▸ What to work on
Reproduce the passage of the LoopPredication review thread from "Current implementation of" to "exit counts directly.", word for word.

▸ Supplied text
---
This is an archive of the discontinued LLVM Phabricator instance.

[LoopPredication] Optimize two exits case.
AbandonedPublic

Authored by ebrevnov on Jan 30 2020, 5:29 AM.

Details

Summary

Current implementation of loop exits optimization in LoopPredication uses minimum over all analyzable exits. For two exits case we don't actually need to take a minimum and can compare exit counts directly.

Legality: Currently for two exits case we generate if (P1) deopt, where P1:=(ec1 <= min(ec1, ec2)). Since "min(ec1, ec2) <= ec2" always holds thus if(P2) deopt, where P2:=(ec1 <= ec2) always holds if original condition holds. In other words transformed condition will always deopt if original deopted.

Profitability: If ec1<=ec2 then both P1 and P2 are true. If ec1 > ec2, then both P1 and P2 are false. That means that these two forms are identical.

Event Timeline

ebrevnov created this revision.Jan 30 2020, 5:29 AM
Herald added a project: Restricted Project. · View Herald TranscriptJan 30 2020, 5:29 AM
ebrevnov updated this revision to Diff 241969.Feb 2 2020, 10:04 PM

Another update

ebrevnov updated this revision to Diff 241970.Feb 2 2020, 10:08 PM

Yet another update

Harbormaster completed remote builds in B45548: Diff 241970.
ebrevnov retitled this revision from [WIP][LoopPredication] Optimize two exits case. to [LoopPredication] Optimize two exits case..Feb 2 2020, 10:37 PM
ebrevnov edited the summary of this revision. (Show Details)
reames requested changes to this revision.Feb 25 2020, 10:04 AM

If I'm reading the description and code correctly, you're basically trying to avoid generating the construct "a == umin(a, b)" right? If so, what's the problem with generating that? I would expect other transform passes (such as instcombine) to very happily rip that apart into the component pieces. In fact, I see in instcombine the transform "foldICmpWithMinMax" which appears to do exactly that. Why isn't that sufficient?

In fact, I took the predicate-exits.ll test file, ran it through loop-pred and then instcombine, and I see exactly the simplification expected. This seems to result in the same form as your change, so why do we need the complexity here?

This revision now requires changes to proceed.Feb 25 2020, 10:04 AM
ebrevnov abandoned this revision.Sep 30 2020, 9:29 PM

It turned out that in the targeted case there is the following expression min(a,b) = min(min(a,c), b) where rhs min is reassociated. Due to this foldICmpWithMinMax can't handle it. I've uploaded a series of 3 patched for NaryReassociate (https://reviews.llvm.org/D88285, https://reviews.llvm.org/D88286, https://reviews.llvm.org/D88287) which converts that to min(a,b) = min(min(a,b), c). With that in place foldICmpWithMinMax does its job.

Abandoned.
---
▸ Stored data
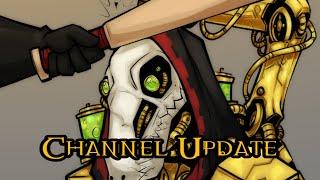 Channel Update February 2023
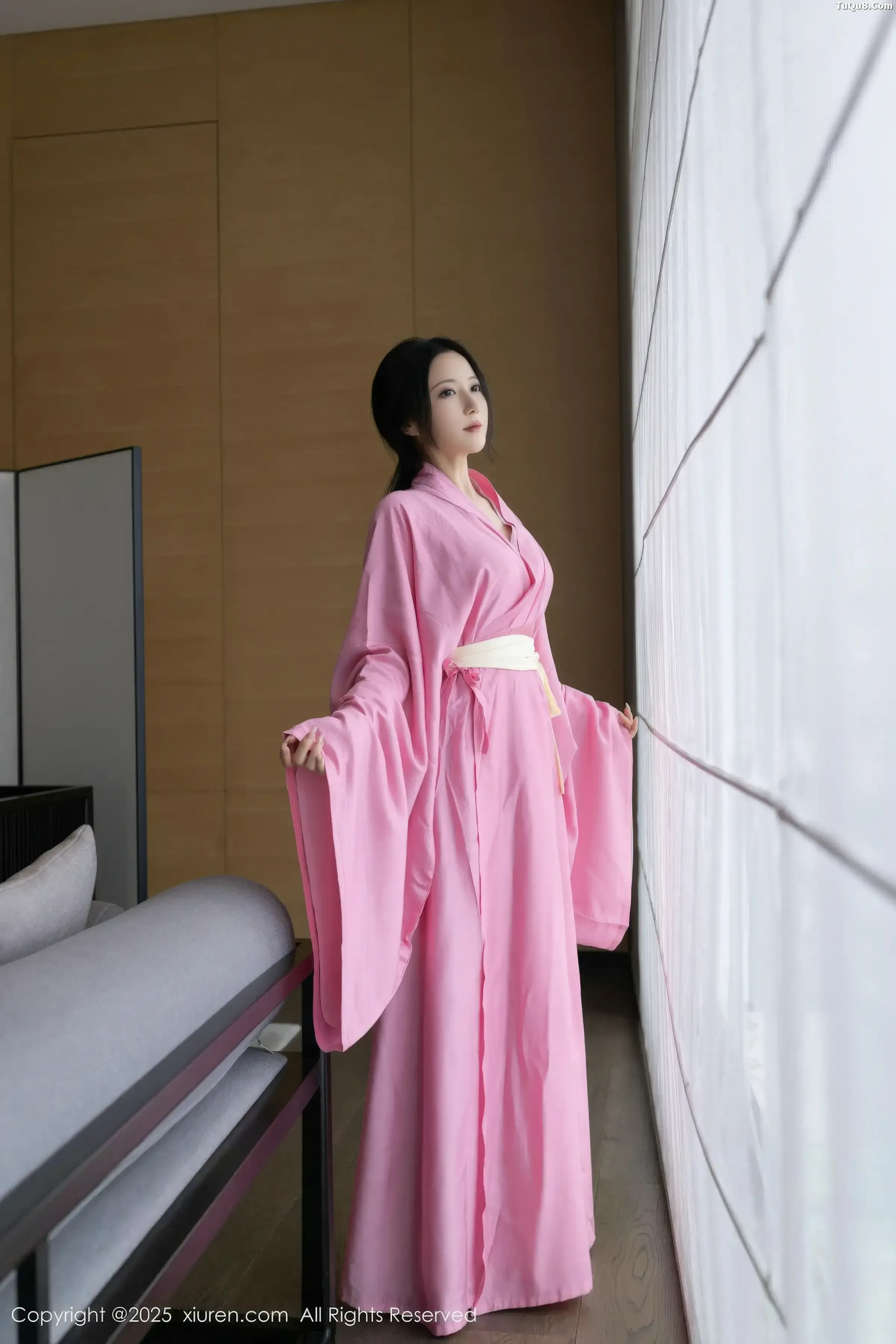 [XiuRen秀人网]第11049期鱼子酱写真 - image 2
---
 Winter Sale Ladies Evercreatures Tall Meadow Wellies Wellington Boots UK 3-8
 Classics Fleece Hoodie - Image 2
---
▸ Result below
Current implementation of loop exits optimization in LoopPredication uses minimum over all analyzable exits. For two exits case we don't actually need to take a minimum and can compare exit counts directly.